HOW TO COMPLETE THIS TASK - Could the lines from the start of the data through the line with "2. Rätt till heltid" be set down exactly, with no pictures among them?

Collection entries

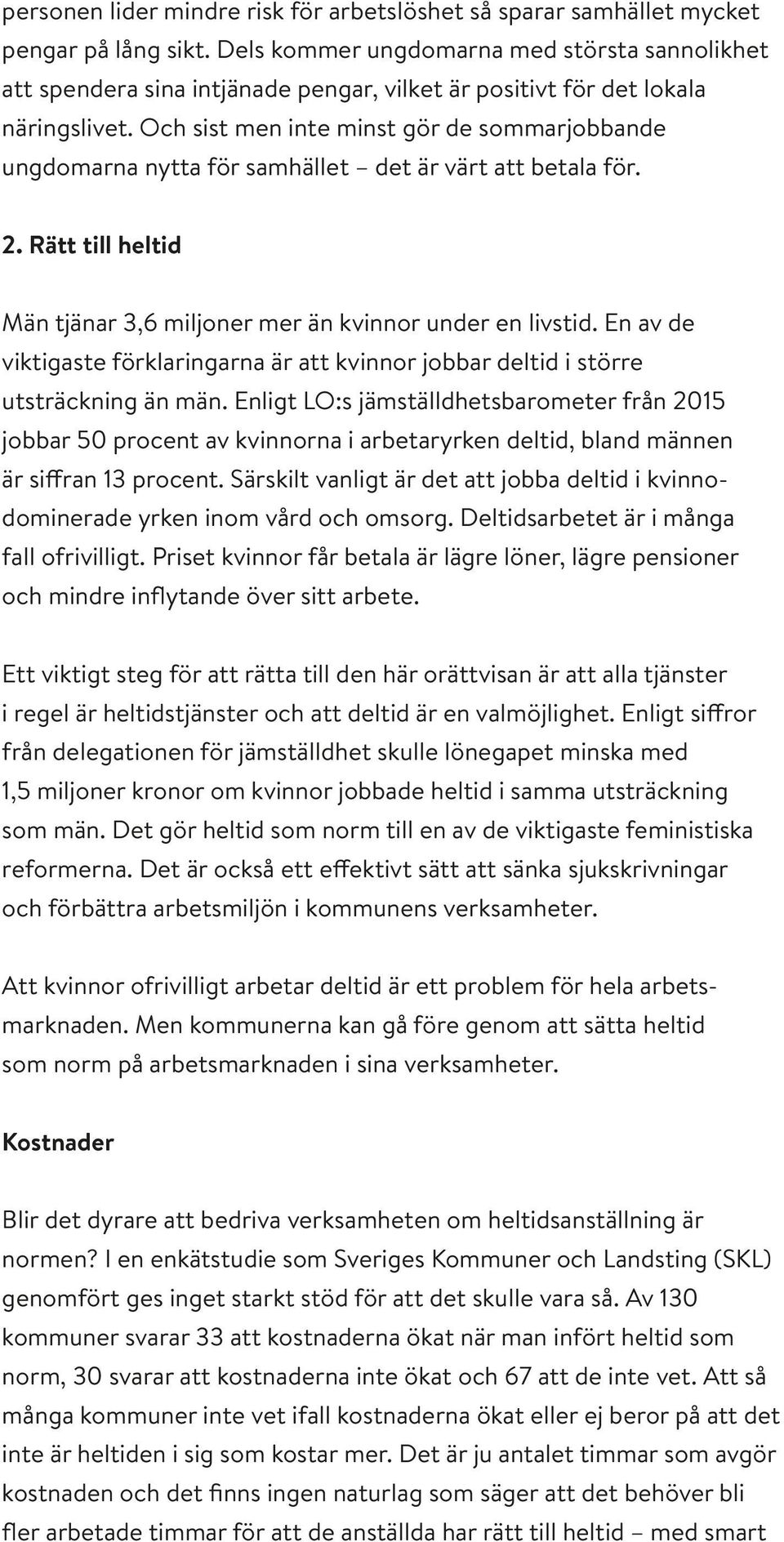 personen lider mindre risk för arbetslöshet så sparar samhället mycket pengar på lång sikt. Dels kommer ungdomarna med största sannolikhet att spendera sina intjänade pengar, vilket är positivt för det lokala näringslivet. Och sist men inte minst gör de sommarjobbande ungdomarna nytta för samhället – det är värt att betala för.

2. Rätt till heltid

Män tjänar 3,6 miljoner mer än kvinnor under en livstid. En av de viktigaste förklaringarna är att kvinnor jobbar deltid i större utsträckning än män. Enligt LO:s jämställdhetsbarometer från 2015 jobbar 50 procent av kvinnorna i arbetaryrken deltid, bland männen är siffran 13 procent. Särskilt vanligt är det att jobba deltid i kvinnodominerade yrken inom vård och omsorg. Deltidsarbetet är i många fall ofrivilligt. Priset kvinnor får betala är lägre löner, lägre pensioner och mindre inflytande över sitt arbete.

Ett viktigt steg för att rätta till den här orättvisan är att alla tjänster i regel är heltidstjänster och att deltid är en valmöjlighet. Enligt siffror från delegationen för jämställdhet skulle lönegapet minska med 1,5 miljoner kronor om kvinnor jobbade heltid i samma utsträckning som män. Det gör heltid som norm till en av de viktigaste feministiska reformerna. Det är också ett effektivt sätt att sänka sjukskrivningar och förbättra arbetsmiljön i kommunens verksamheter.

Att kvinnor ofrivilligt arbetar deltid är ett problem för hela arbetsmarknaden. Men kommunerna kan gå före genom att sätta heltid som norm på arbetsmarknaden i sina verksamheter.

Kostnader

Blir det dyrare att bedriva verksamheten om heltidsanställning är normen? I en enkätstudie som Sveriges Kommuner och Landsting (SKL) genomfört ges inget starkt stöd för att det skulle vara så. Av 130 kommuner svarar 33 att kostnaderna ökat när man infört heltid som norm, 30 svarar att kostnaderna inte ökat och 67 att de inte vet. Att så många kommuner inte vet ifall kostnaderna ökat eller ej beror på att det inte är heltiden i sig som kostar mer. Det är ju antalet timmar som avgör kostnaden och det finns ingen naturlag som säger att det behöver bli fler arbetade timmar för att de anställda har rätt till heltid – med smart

TASK ANSWER -
 personen lider mindre risk för arbetslöshet så sparar samhället mycket pengar på lång sikt. Dels kommer ungdomarna med största sannolikhet att spendera sina intjänade pengar, vilket är positivt för det lokala näringslivet. Och sist men inte minst gör de sommarjobbande ungdomarna nytta för samhället – det är värt att betala för.

2. Rätt till heltid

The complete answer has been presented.